In the end, Mitt Romney and Ron Paul proportionately split the delegates for the 5th and 6th congressional districts. Santorum, who had previously won the Missouri Republican primary, and Gingrich, who was not on the February primary ballot, came away from the caucus with no delegates.

As in any election or caucus, those who show up to vote control the outcome for the rest of us. In this case, Jackson County was represented by just 1,012 registered voters who took the time to participate in the selection of delegates to the state and congressional district Republican conventions. One of the challenges inherent in a caucus system is the timing of the caucus itself. Unlike typical elections, where you can manage your voting time or even vote absentee, a caucus requires you to be present at a specific date and time, and it might last for many hours.

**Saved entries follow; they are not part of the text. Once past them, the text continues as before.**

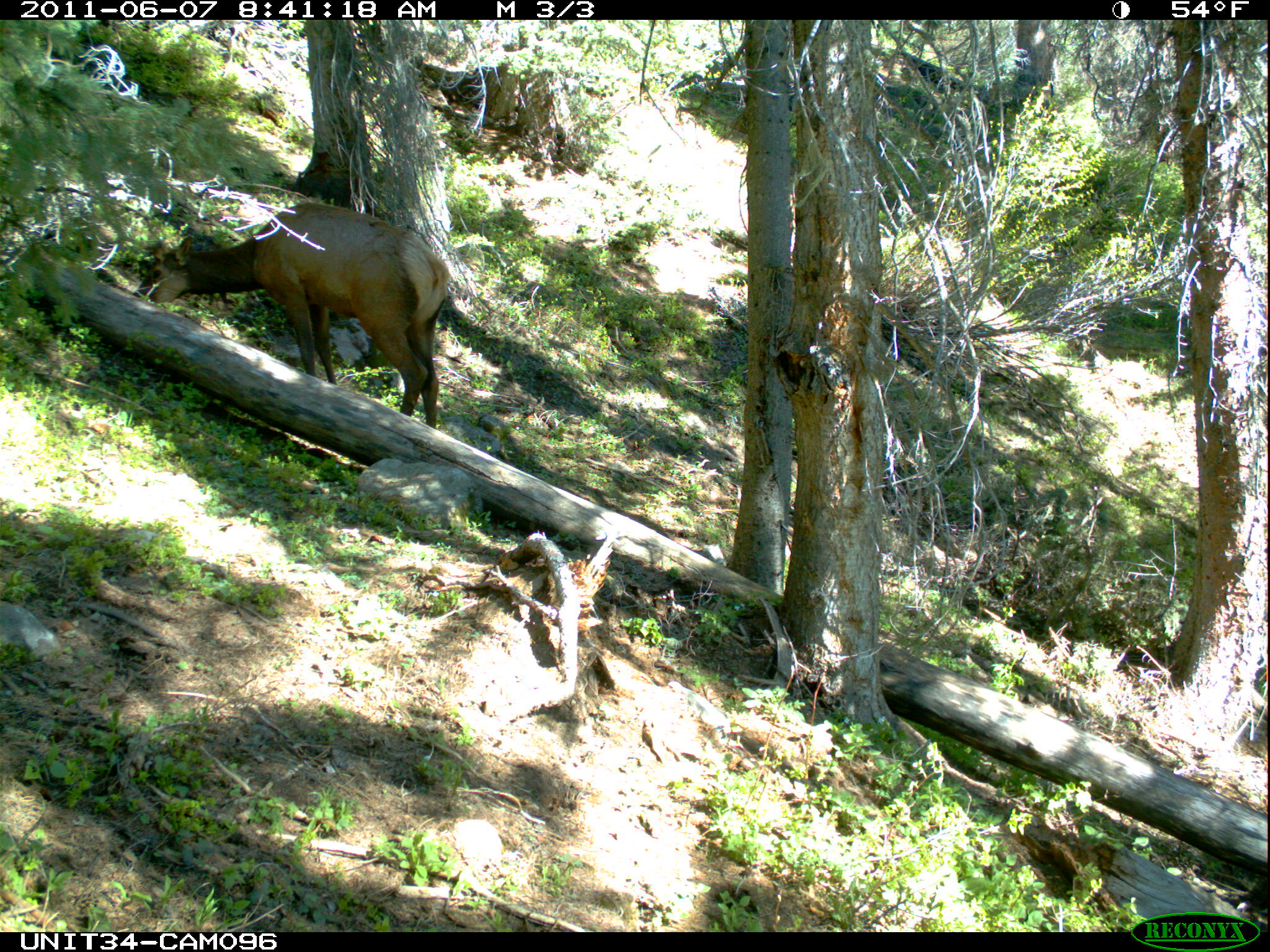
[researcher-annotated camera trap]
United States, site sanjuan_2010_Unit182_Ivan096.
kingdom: Animalia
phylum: Chordata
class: Mammalia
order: Artiodactyla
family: Cervidae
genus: Cervus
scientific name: Cervus elaphus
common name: red deer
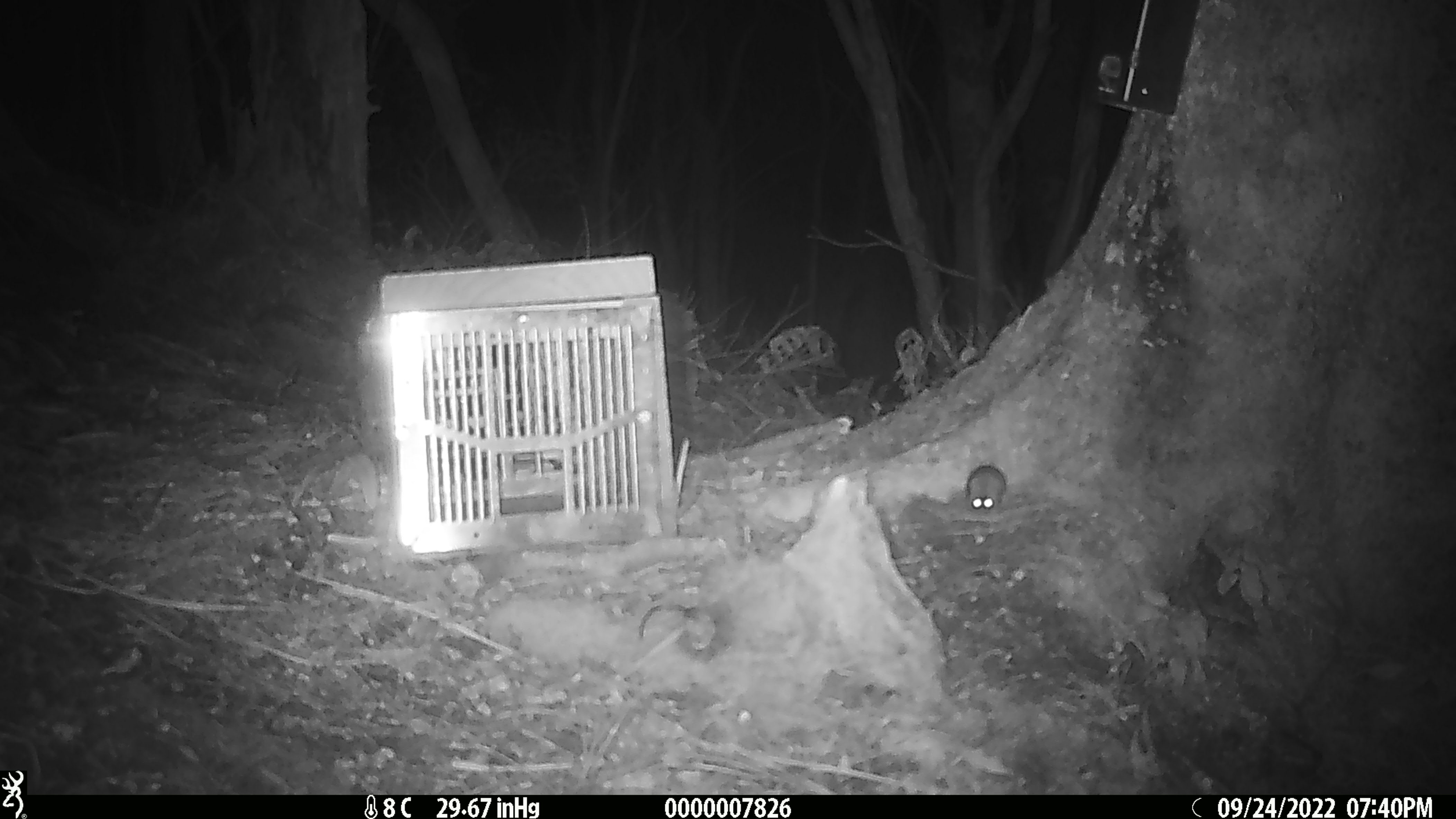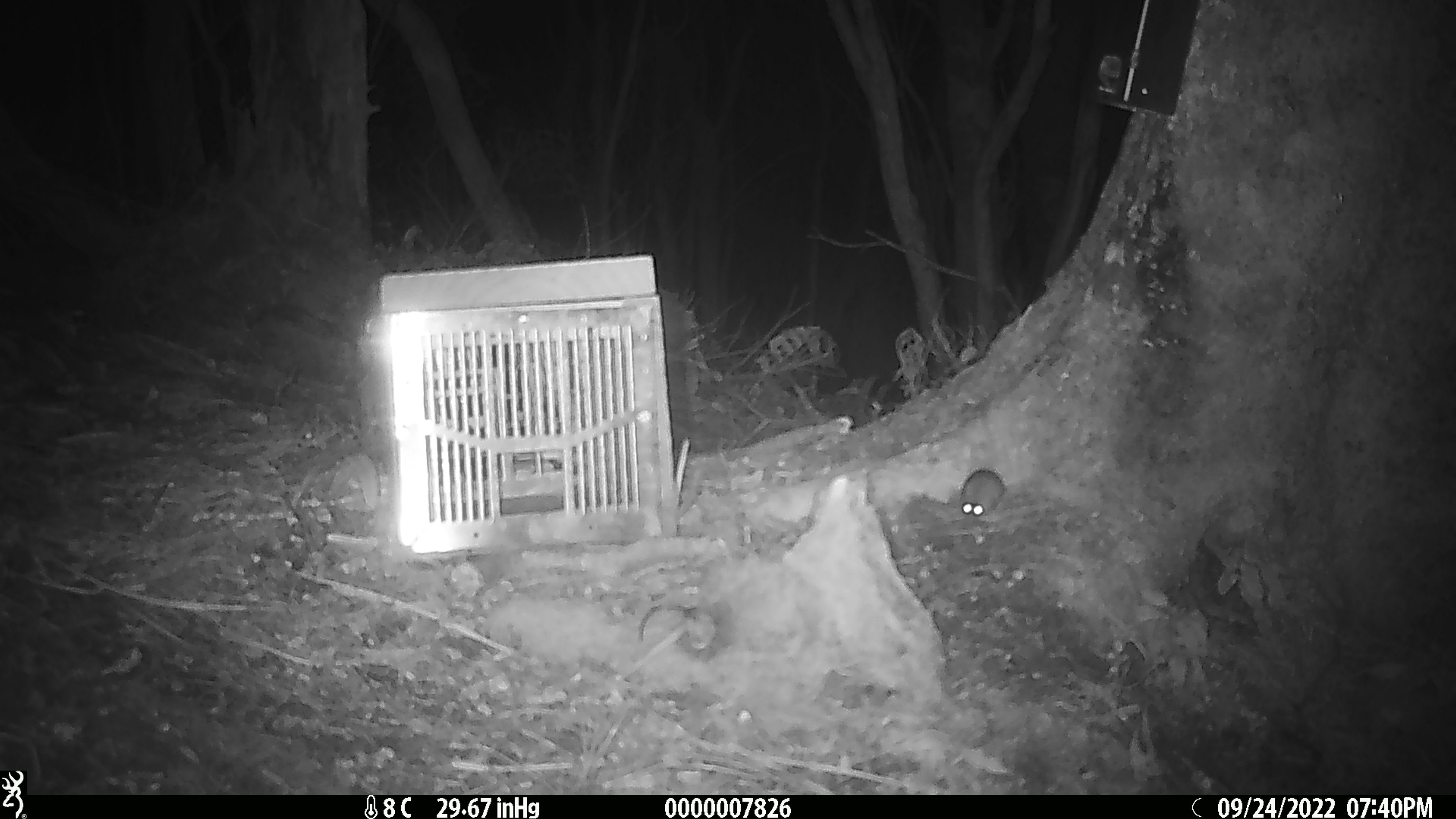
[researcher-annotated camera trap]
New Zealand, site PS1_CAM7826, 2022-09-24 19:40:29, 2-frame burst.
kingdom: Animalia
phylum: Chordata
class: Mammalia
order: Rodentia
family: Muridae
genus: Mus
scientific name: Mus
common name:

Many people feel that their vote has no meaning, and the larger the scale of the election, the more prevalent this feeling becomes. We all have heard stories of elections too close to call, where the choice between candidates has come down to a handful of votes.

As an elected official, having won and lost on election night, I would tell you every vote counts, even when it isn’t the deciding vote. It matters to the candidates, and it matters to their supporters and campaign volunteers. Win or lose, your vote is important, because ultimately decisions are made by those who show up. I urge you to participate in choosing your elected leaders and to seek out the candidate who best represents your beliefs and your values.

Next Tuesday, April 3, is our municipal election day. I hope to see you at the polls.

 

Help a good cause
At 2 p.m. Sunday at Side Pockets in Blue Springs, the Blue Springs Shrine Club will host a charity Texas hold ’em tournament and bake sale. A $20 donation is all that is required to participate in the tournament. There will be training for new players, so bring your family and come join us for a fun time.